Convertible Bonds: Convertible bonds are exceptional securities that have features of both bonds and equity options. The holders of convertible bonds have the opportunity to convert bonds held by them into specified number of company’s equity shares during validity period for options mentioned in the bonds. The bond holder also receives the coupon payment till the conversion of bonds into equity shares. However, if the bond holder does not convert the bonds into equity shares, the company redeems the bond at par on maturity of bonds besides periodic payment of coupons just like in the cases of normal bonds.
Floating rate Bonds: A floating rate bond, does not have a pre-determined coupon rate. The Bond Issuer Company resets the coupon rate regularly on the basis of fluctuation in the prevailing market rates of interest or some other external measures. In India, floating bonds usually come with a spread with reference to rate like Mumbai interbank offer rate (MIBOR) + say 45 basis points. It means that the coupon amount will change according to the prevailing MIBOR at the time of coupon payment. The investors of floating bonds buy them in anticipation of hike in the reference rate so that they earn a higher coupon rate in future.

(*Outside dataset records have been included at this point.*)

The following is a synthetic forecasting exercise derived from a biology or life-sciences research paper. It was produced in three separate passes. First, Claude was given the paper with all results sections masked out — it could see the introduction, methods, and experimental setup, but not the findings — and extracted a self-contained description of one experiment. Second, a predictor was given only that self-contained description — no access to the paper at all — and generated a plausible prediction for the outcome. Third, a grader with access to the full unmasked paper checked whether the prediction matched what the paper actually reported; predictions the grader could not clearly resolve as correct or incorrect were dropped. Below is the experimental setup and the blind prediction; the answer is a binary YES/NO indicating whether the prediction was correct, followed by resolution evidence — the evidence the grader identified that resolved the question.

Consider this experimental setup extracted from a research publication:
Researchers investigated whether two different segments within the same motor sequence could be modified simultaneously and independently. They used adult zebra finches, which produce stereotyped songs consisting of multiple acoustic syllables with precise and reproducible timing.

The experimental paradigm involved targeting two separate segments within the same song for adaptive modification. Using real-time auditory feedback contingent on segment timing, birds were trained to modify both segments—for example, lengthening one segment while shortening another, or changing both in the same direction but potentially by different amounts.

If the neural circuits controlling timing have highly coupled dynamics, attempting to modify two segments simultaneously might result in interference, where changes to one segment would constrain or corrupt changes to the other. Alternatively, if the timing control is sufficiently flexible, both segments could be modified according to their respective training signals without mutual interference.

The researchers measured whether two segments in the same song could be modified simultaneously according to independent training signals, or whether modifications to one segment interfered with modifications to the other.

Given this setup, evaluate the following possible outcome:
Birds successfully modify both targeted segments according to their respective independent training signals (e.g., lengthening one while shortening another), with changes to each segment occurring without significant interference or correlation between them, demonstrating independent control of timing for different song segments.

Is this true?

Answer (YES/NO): YES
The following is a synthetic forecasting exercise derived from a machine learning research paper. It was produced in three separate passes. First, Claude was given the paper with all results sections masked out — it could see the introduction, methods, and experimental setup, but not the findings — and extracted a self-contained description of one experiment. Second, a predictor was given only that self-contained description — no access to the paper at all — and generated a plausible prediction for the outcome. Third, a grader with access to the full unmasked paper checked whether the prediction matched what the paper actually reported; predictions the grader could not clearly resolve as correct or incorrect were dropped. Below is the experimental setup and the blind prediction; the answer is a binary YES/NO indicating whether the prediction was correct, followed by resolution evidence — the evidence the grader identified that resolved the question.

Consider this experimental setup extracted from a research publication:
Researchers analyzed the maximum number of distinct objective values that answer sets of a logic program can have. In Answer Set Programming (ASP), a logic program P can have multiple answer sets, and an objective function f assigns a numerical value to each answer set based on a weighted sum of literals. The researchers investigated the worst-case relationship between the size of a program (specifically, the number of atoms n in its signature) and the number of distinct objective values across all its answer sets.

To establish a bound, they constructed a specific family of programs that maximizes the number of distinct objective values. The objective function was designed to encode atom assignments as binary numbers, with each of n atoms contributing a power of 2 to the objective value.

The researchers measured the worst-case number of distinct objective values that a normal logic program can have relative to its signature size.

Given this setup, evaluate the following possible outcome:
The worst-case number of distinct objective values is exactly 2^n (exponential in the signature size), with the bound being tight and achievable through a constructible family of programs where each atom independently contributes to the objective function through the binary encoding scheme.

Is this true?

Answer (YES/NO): NO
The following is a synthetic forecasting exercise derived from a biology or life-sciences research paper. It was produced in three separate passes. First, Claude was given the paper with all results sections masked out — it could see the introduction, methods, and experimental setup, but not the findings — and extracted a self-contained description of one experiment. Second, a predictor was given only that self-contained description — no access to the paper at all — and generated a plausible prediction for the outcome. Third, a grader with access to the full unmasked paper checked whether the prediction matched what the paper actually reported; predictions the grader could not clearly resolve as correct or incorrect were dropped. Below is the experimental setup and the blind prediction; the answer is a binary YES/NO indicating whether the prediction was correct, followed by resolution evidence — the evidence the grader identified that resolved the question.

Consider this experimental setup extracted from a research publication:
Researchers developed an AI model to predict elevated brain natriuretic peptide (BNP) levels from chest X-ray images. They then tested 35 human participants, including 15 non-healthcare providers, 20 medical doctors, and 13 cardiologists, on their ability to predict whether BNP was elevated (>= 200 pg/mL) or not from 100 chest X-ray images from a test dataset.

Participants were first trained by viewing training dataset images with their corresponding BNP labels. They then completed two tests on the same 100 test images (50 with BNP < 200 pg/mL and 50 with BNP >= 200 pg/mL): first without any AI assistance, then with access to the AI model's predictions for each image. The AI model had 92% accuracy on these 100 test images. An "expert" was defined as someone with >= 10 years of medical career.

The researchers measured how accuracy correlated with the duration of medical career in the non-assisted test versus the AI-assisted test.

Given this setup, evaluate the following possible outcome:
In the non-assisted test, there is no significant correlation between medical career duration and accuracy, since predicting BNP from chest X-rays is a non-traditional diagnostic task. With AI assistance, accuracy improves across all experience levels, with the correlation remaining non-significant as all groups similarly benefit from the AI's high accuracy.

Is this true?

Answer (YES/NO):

Negative Bonds: The investors of negative bonds are those investors who are ready to accept slightly less than the purchase value of the bonds on maturity of bonds, in anticipation of prolonged period of deflation. Mostly, investors like insurance companies, Pension funds, and commercial banks buy negative bonds issued by various Governments across the world. The buyers of such bonds hold these bonds their liquidity requirements as well as borrow from Central Banks against pledging these securities. The Central banks also purchase these bonds as part of their foreign exchange reserve. There are one more class of investors who think that they can make profit out of investment in negative bonds. For example, you have purchased Japanese negative Bonds. When the currency value of Japanese Yen is appreciated against Indian Rupee then gain in value appreciation of that currency would offset your negative yield and may turn it into profit when you convert bond proceeds into Rupees.